Отец рассказал мне, как пошел в супермаркет и накупил несколько пакетиков разных свежих трав. В хосписе он задернул занавеску вокруг маминой кровати. Не хотел, чтобы посторонние видели этот личный момент. Не то чтобы он стеснялся — отец никогда не стеснялся своей супружеской привязанности; он просто хотел уединения. Уединения для них обоих.
Представляю их вместе: присев на кровать, он целует маму, хотя она, возможно, этого не чувствует, разговаривает с ней, хотя она, возможно, не слышит его слов, а если и слышит, то, скорее всего, не понимает. У него не было уверенности, а она не могла подать ему знак.
Представляю, как он старается приглушить шорох разрываемого целлофана, чтобы ее не потревожить. Думаю, для вскрытия упаковок он захватил с собой ножницы. Представляю, как он объясняет, что принес ей понюхать ароматные травы. Как скатывает в комочек базилик и подносит к ее ноздрям. Как растирает в пальцах чабрец, потом розмарин. Слышу, как он перечисляет названия, надеясь, что она почувствует запахи, с удовольствием их вдохнет, вспомнит мир и мирские радости: возможно, какое-нибудь приключение в иноземных горах или рощах, где плыл запах дикого чабреца. Представляю, как он мучился от мысли, что эти запахи могут показаться чудовищной насмешкой: напоминанием о солнце, которого она никогда не увидит, о садах, в которых ей больше не гулять, о пряных кушаньях, которых ей уже не отведать.

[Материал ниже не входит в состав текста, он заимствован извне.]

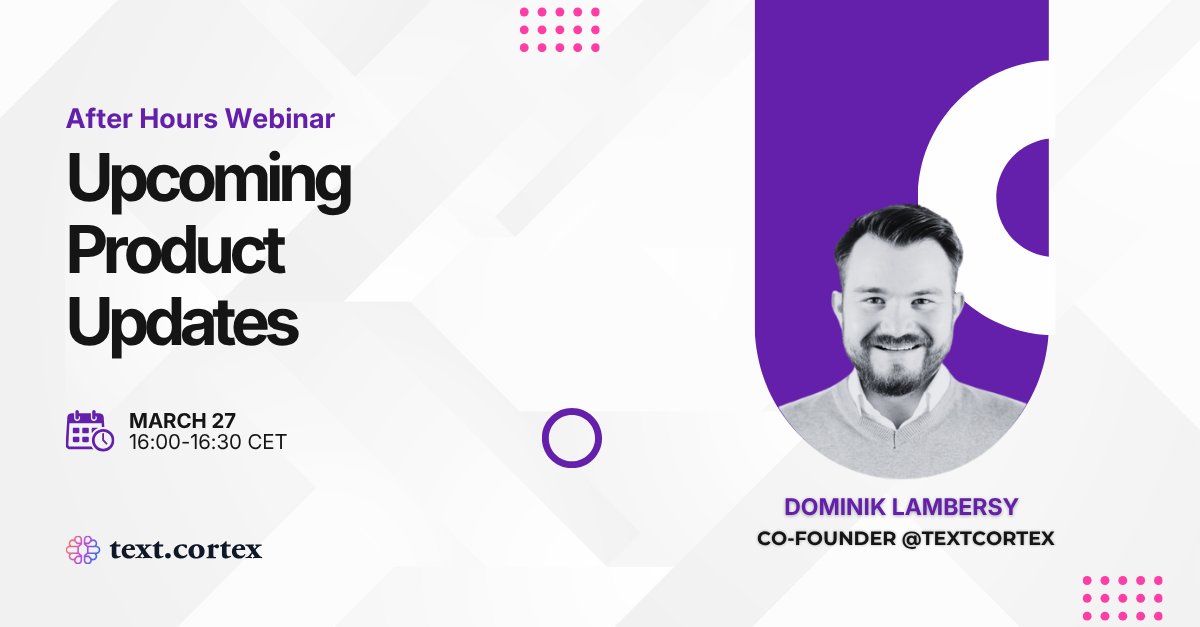 After Hours Webinar

Upcoming Product Updates

MARCH 27
16:00-16:30 CET

text.cortex

DOMINIK LAMBERSY
CO-FOUNDER @TEXTCORTEX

Могу только надеяться, что он об этом не думал; надеюсь, он был убежден, что в последние дни ей будут дарованы самые лучшие, самые счастливые воспоминания.
* * *
Через месяц после того, как мамы не стало, отец в последний раз отправился на прием к лор-врачу.
— Он говорит, что операция возможна, но шансы на успех расценивает в шестьдесят процентов. Я отказался. А он сказал, что не склонен ставить на мне крест, потому что у меня анозмия не полная. Дескать, мое обоняние ждет, когда его разбудят.
— Каким же способом?
— Да все тем же. Антибиотики, аэрозоли. Только в других пропорциях. А я ему: спасибо, увольте.